→ Article:
....
But given that it was over 10 years ago, we don't have any pictures or anything to show this screw up for the enjoyment of all of you here.
The star, streamers, letters, and filmstrip may not be as pictured, but Miranda got purple dots and Mickey Mouse sprinkles, which, to a three-year-old is probably more than a fair trade.
No excuse for the filling, though. Allergies aside, the icing is cosmetic, but if you screw up the filling the taste of the cake is altered. To continue the Big Mac analogy: screwing up the filling is like ordering a Big Mac and getting chicken.
I feel qualified to post on this topic since I used to decorate cakes (poorly) in the bakery I worked in in high school and my Daughter is also named Miranda....
I think the top picture actually looks better. The bottom pic just doesn't look edible to me. The top picture seems happier, a little more of the Disney magic maybe. I actually think its an improvement, so you got a better deal (IMO).
Working with Butter Cream icing like I did those many years ago, I would have to say they did a pretty decent job.
Does anyone else think this is a little overblown, to be submitted to Consumerist? Now, if the lawyer of Wal-Mart contacted the cake man and demanded him to stop yelling about Wal-Mart's cakes on Consumerist, then THAT'S a story!
This is just some pissed off Dad in high class suburbia who didn't get what his wife said they would get.
For my older sister's birthday one year we got her a cake that said "Does This Cake Make My Butt Look Big?" because she would ask us that whenever she put on an outfit. We thought it was hilarious, but the lady at Publix didn't seem too happy to do it. We convinced her otherwise!
This anecdote has no bearing on the above article, though if you live in the south Publix has a pretty sweet bakery, and it seems consistent at all the stores I've been to.
It's really not as awful as I would expect to come out of Wal-Mart, and like everyone said, she's 3 and will only see Mickey Mouse and colors. I've actually wondered what cakes turn out like when you order one from a picture in a catalog - guess I know now. Cake decorating is a skill and can be very time-consuming, depending on the look your going for. Somehow I doubt Wal-Mart is hiring skilled decorators to man the bakery. Next time you're looking for perfection, look beyond minimum wage workers.
The deal breaker for me on this though is the strawberry filling. I would be really, really pissed if I got a different flavor than what I ordered. Although I think she got lucky that the cake wasn't covered in fondant like it seems to be in the picture (as someone pointed out). Personally, I think fondant tastes nasty, although it does make for a pretty cake.
Oh. My. God.
Do you think the three year old daughter can read her name? Do you think she cares that the squiggles were applied by a crackhead? She will probably just stick her hands in the damn thing and throw globs of HFCF-laden Walmart cake on the partygoers. Please stop whining about these trivial things, people. We are so spoiled....
I have to say that I disagree with the folks that say you shouldn't expect quality because it's Wal-Mart.
....
→ Aim A:
Decide whether each statement agrees with the cake comments, answering yes or no and quoting the deciding words: (i) one commenter once decorated cakes in a bakery during high school; (ii) a commenter says the cake arrived covered in fondant; (iii) the lady at Publix was glad to write the requested message.

→ Dataset records:
....
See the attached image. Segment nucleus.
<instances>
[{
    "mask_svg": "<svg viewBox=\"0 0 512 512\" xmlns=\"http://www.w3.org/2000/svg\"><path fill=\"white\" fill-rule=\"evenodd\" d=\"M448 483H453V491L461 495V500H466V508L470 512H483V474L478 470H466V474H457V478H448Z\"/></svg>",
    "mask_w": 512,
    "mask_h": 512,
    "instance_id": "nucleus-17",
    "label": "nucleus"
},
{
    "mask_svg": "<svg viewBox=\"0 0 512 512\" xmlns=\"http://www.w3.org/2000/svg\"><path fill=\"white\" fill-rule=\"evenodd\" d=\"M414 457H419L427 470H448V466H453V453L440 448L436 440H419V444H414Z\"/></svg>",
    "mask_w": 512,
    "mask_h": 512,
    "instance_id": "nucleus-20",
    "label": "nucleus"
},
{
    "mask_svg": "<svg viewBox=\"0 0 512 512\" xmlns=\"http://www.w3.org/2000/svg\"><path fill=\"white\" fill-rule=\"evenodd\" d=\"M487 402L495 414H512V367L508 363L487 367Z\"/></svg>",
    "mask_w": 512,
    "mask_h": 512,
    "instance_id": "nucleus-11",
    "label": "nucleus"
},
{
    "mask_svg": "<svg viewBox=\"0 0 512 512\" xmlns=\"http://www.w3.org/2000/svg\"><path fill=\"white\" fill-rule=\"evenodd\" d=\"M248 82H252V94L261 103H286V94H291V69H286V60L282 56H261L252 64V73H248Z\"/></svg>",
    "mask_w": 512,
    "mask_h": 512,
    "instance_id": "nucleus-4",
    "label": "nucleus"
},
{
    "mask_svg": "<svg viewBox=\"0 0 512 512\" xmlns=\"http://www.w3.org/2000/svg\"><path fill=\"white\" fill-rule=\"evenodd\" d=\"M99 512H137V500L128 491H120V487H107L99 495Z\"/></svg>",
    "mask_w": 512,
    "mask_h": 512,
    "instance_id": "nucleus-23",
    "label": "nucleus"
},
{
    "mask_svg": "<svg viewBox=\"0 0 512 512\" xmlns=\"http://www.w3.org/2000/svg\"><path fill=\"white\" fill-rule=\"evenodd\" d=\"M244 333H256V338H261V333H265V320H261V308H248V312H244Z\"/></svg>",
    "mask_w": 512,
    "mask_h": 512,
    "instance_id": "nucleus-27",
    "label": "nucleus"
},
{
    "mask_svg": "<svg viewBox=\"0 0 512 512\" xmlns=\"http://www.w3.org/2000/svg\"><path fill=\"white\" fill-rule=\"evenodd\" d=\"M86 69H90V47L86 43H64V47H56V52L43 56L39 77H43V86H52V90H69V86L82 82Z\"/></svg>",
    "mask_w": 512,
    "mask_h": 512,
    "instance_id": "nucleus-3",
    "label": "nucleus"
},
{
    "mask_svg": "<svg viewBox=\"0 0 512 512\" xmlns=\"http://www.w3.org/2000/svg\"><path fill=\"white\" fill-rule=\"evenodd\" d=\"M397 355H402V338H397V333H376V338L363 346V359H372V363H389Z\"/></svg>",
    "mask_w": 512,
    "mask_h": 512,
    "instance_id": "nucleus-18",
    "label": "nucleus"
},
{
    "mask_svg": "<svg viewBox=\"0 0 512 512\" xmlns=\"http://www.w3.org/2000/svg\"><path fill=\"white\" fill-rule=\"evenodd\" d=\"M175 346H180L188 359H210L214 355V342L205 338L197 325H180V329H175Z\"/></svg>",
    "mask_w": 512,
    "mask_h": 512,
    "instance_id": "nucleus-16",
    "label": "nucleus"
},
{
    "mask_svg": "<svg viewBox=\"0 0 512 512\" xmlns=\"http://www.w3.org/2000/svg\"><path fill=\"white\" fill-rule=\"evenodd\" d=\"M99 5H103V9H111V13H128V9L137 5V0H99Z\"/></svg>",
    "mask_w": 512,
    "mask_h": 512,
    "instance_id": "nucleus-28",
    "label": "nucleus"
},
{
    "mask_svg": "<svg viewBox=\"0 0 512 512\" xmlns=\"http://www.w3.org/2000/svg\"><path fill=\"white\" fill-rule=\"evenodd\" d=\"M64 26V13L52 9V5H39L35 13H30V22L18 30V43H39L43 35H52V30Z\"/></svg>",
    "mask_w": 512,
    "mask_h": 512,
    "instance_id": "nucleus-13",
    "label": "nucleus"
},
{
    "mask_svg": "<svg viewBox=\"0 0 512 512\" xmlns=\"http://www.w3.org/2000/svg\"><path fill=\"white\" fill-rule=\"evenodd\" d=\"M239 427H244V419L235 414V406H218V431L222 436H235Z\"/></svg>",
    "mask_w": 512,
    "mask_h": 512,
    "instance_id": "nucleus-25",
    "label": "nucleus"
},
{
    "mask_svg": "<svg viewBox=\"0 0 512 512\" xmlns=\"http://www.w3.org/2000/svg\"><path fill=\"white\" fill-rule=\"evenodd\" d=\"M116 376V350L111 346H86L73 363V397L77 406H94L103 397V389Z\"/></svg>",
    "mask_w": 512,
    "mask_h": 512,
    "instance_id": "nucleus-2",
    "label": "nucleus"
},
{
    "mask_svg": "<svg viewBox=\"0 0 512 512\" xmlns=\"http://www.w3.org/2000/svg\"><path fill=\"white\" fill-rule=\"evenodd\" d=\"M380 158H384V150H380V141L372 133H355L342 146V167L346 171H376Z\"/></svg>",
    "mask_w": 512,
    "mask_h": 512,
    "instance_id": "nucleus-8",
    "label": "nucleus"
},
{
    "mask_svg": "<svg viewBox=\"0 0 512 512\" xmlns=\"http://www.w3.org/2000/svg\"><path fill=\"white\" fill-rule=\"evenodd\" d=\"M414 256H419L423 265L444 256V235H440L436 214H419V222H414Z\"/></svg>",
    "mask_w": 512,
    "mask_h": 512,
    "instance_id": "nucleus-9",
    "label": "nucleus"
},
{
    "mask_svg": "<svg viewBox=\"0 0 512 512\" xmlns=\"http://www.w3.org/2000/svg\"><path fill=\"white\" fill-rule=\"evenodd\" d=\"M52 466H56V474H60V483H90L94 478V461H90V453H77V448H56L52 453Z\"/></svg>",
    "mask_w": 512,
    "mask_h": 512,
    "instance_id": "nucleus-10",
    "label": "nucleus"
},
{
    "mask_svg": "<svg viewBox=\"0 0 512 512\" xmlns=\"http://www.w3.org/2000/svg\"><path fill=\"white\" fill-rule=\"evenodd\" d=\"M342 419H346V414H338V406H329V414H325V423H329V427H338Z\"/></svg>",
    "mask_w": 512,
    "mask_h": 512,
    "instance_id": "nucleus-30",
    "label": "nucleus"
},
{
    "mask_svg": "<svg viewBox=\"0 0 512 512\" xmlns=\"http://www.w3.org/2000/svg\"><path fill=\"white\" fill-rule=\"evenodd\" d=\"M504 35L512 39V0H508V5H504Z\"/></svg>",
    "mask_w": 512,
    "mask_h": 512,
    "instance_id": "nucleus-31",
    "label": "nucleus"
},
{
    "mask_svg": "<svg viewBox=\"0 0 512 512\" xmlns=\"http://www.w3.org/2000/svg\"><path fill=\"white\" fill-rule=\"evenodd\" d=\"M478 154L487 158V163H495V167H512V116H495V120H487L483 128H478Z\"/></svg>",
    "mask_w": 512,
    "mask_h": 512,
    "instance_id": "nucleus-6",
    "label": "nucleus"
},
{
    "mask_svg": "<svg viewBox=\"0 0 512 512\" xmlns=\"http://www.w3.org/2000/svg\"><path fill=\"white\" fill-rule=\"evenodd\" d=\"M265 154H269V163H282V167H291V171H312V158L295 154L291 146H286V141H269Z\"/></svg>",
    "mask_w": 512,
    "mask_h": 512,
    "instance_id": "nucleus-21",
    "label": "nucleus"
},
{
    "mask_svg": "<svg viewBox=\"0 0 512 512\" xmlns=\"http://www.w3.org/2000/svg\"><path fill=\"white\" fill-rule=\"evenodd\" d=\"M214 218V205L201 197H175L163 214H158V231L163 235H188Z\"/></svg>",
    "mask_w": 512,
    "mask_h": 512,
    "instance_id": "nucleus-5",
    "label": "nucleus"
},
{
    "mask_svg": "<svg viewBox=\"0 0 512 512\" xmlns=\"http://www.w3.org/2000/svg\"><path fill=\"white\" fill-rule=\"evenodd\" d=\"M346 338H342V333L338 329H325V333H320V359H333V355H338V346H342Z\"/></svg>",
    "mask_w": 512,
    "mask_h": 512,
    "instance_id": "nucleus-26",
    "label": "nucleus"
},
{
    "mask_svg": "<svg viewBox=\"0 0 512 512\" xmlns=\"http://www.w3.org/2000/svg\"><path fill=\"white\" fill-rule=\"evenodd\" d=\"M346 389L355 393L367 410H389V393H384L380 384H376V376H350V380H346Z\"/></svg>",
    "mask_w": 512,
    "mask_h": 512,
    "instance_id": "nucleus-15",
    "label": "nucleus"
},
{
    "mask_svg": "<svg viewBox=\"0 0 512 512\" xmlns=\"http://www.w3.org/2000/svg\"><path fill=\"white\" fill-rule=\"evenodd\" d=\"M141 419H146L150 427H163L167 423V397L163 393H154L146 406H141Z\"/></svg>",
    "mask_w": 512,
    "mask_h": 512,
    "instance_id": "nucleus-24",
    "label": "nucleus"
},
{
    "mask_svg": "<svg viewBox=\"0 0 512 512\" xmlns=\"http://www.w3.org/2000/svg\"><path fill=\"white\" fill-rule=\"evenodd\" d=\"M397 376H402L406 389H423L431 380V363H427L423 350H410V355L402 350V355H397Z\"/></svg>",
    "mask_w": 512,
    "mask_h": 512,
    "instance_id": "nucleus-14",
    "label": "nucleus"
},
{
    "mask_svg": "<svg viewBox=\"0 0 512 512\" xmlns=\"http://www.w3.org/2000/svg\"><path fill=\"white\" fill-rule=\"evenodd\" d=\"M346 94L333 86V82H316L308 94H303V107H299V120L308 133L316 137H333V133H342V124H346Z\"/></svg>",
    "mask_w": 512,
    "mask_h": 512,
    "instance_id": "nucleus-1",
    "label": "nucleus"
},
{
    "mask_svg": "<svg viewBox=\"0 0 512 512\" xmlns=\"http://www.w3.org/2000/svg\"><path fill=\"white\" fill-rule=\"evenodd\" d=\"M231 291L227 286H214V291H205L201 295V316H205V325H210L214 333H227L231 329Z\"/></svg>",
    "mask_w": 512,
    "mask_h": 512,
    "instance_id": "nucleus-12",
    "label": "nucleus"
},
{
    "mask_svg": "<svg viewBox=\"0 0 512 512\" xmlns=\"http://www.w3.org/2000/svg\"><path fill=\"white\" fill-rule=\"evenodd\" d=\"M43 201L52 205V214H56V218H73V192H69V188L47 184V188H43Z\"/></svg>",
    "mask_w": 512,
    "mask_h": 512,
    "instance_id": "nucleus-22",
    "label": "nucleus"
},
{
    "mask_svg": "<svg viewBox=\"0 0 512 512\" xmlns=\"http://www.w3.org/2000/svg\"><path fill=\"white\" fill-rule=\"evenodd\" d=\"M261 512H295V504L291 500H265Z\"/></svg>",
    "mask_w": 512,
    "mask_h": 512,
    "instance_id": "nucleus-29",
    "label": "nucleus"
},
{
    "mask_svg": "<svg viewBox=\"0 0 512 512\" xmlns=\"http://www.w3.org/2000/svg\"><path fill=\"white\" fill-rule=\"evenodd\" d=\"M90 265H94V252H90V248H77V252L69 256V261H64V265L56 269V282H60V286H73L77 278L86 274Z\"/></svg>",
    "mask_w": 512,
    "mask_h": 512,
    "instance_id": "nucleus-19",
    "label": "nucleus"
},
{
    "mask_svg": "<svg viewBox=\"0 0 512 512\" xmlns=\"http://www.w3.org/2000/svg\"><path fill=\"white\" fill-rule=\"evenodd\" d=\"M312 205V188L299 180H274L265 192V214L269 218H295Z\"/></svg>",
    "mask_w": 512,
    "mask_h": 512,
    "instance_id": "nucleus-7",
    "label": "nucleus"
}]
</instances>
....
→ Aim B:
Rewrite the dataset records as a numbered list, starting at their first line and ending at the line that contains "483H453V491L461 495V500H466V508L470 512H483V474L478", with blank lines left out.

→ Task result A:
(i) Yes: "I used to decorate cakes (poorly) in the bakery I worked in in high school"
(ii) No: "she got lucky that the cake wasn't covered in fondant"
(iii) No: "the lady at Publix didn't seem too happy to do it"

→ Task result B:
1. See the attached image. Segment nucleus.
2. <instances>
3. [{
4.     "mask_svg": "<svg viewBox=\"0 0 512 512\" xmlns=\"http://www.w3.org/2000/svg\"><path fill=\"white\" fill-rule=\"evenodd\" d=\"M448 483H453V491L461 495V500H466V508L470 512H483V474L478 470H466V474H457V478H448Z\"/></svg>",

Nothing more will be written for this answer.